Indicators of School Functioning Among Children With Tourette Syndrome

Saturday, October 26, 2013: 8:51 AM
W304 A (Orange County Convention Center - West Building)
Rebecca Bitsko, PhD1, Joseph R Holbrook, PhD1, Susanna Visser, MS1, Angelika H. Claussen, PhD1, Jeannette Bloomfield, MS1, Ruth Perou, PhD1 and Kathy Giordano, BS2, (1)National Center on Birth Defects and Developmental Disabilities, CDC, Atlanta, GA, (2)Tourette Syndrome Association, NY


Previous studies have reported various school-related problems experienced by children with Tourette syndrome (TS), including an increased risk for repeating a grade, problems with reading and writing, academic performance, and  a need for educational accommodations.  The presence of a co-occurring mental or developmental disorder may further impact educational outcomes.  Specifically, attention-deficit/hyperactivity disorder (ADHD) is the most commonly reported co-occurring mental disorder among children with TS and may impact educational outcomes more than TS alone.  Although evidence suggests that children with TS may have challenges in the education setting, most of the findings are based on convenience samples or studies with relatively small samples. 

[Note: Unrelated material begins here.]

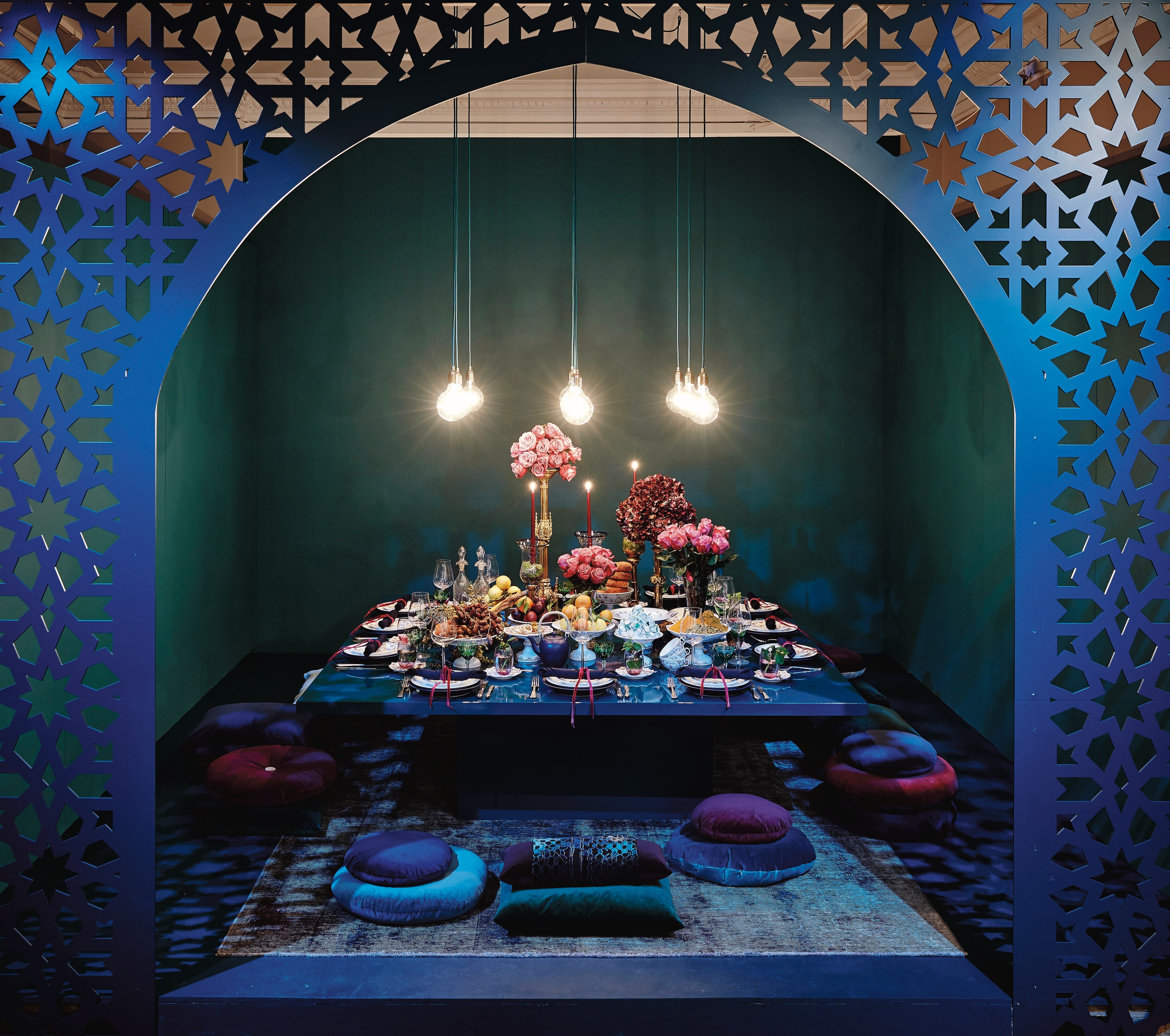 fashionable Christmas - a Middle Eastern-inspired table by Leyla Piedayesh combines midnight colors with lush displays of flowers and plates of fruit using Blue Fluted and Half Lace Purpur china on a low table behind a Moorish-style screen - Royal Copenhagen via Atticmag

The objective of this study was to determine the relation of TS and co-occurring conditions to indicators of school functioning using the nationally representative 2011-2012 National Survey of Children’s Health (NSCH).

Methods Data on 65,548 youth 6-17 years of age from the NSCH were analyzed.  Parents reported on whether a health care provider, or educator in the case of a  learning disability, had ever told them their child had: TS, ADHD, behavioral or conduct problems, depression, anxiety problems, an autism spectrum disorder, developmental delay, intellectual disability, speech or language problems or a learning disability; and on indicators of school functioning.  Children with and without parent-reported TS were compared on each school functioning indicator using prevalence ratios. Adjusted prevalence ratios considered the effect of age, sex, race/ethnicity, and presence of a co-occurring condition.

Results Compared to children without TS, children with TS were at least three times as likely to have each of the co-occurring conditions examined, and were at least two times as likely to have an individual education plan (IEP), and to have their parent contacted about a school problem.  Children with TS were significantly less likely to care about doing well in school, or to complete all their homework.  There was no difference by TS status in type of school attended (public vs. private or home school).  Among US children aged 6-17 whose parent reported they ever had TS, 81% had a co-occurring mental or developmental condition.  After controlling for the presence of a co-occurring condition, TS was only associated with an increase in having an IEP.

Conclusions Children with TS have significant challenges related to school, which are strongly associated with the presence of co-occurring mental and developmental conditions.